I direct Russell's attention to https://www.bankofengland.co.uk/-/media/boe/files/quarterly-bulletin/2014/money-creation-in-the-modern-economy.pdf

Gary Judd KC
March 30, 2023

Andrew Canobi has pretty much hit the nail on the head.
I quote a couple of passages from Trying to be a Rational Banker in an Irrational World, a 27 September 2009 paper I prepared for a presentation to a New Zealand Institute of Directors event. At the time I was the chairman of CBA subsidiary, ASB Bank, and the presentation concerned the causes of the Global Financial Crisis.

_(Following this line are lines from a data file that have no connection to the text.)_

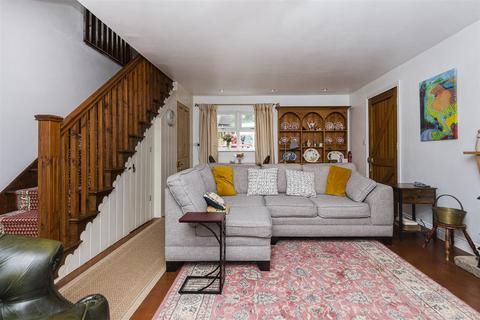 2 bedroom end of terrace house for sale, Springfield Terrace, Emley, Huddersfield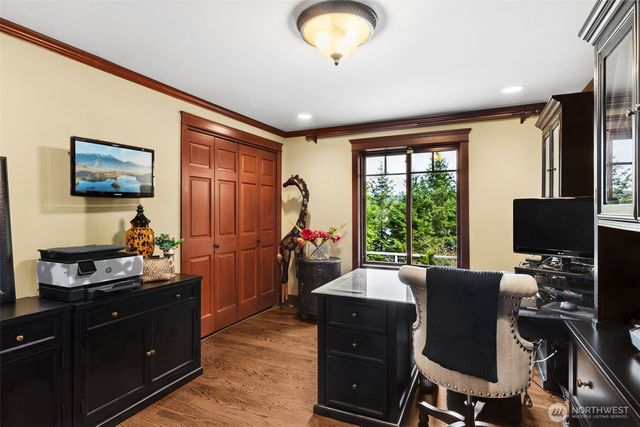 9825 Glory Drive SE, Olympia, WA 98513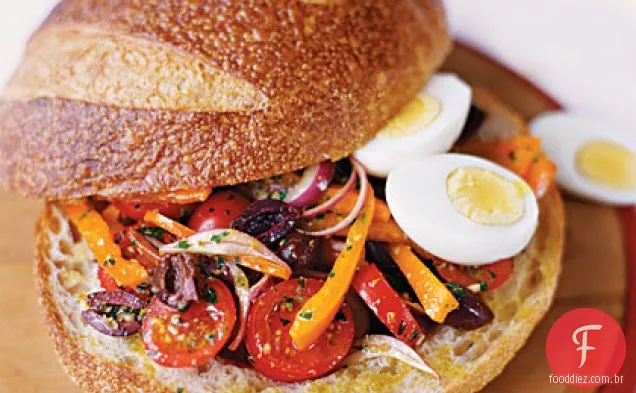 Sanduíche de Verão prensado com ovos e anchovas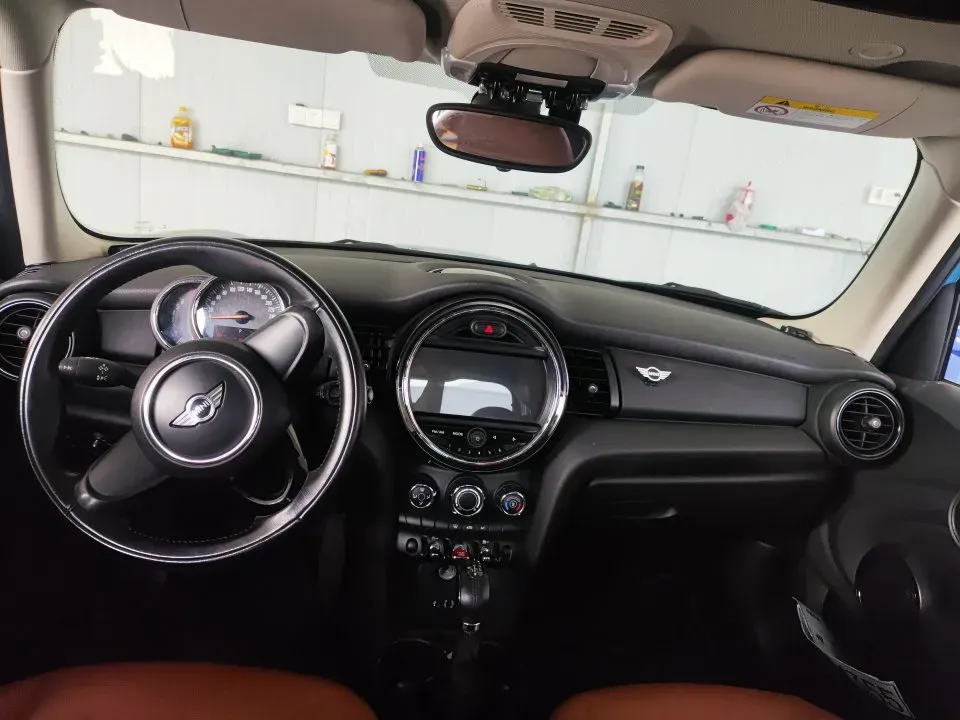 2016 MINI MINI 1.2T 102HP L3 6AT,autocango,china used car exporter,china ev exporter,chinese used car exporter,chinese used ev exporter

I want to talk to you about some of the causes of the current financial and economic crisis.
My thesis is that there has been a failure by policymakers clearly to identify and honestly to state what those causes are. Instead we have been subjected to rhetoric which suits and is aligned with political agendas because it shifts the blame away from the policymakers.
Clearly identifying and honestly stating the causes of the crisis are necessary for the purpose of devising the right responses. C.f, “In order to meet their commitment to fight protectionism, G20 leaders need to come to grips with what causes it”: Lowy Institute for International Policy, September 2009 Policy Brief.
….

The fundamental cause of the global economic crisis was liquidity in the global financial system -- the credit creation which arose from deliberate actions of the US Federal Reserve and other central banks, including our own, in keeping interest rates low. We now know with the benefit of hindsight that they were kept artificially low. So there was all this money sloshing around in the global financial system and it had to go somewhere. Where it went was primarily into the US residential lending market.
….
You can't necessarily blame the Federal Reserve and other central bankers for the misjudgements which resulted in the excess money in the system. The problem is the system which permits men to play God with the money supply. They think they know what's best but they don't. A central banker can get something right only by sheer coincidence. Even if he doesn't make a misjudgement of events current at the time, he cannot be responsive to future changes in the financial environment in such a way as to avoid perverse outcomes, because first of all he has to recognise that the environment is changing and secondly he has to use imprecise instruments to try to deal with the change.
….
An aspect of that description [by Alan Bollard, then Governor of the RBNZ] with which I would cavil is the failure to mention that it was the Federal Reserve's decision to push interest rates up which placed pressure on borrowers' ability to service their borrowings and started the downward spiral which began to occur around mid-2007. Playing God with the money supply did not just create the expansionary conditions which led to the bubble in the housing market, but also it started the downward spiral.

Why is it important to understand these facts, the fact that the underlying cause of the problem was the money supply and the fact that the excess liquidity and credit found its way into the creation of the toxic assets largely because of US government policies? Because if you don't understand and acknowledge causes of a problem, how on earth are you going to be likely to devise appropriate solutions.



Andrew Canobi’s article identifies similar features of the current situation .

I think the cause is systemic, the “playing God with the money supply” nature of the system, and that booming and busting will persist until the system changes.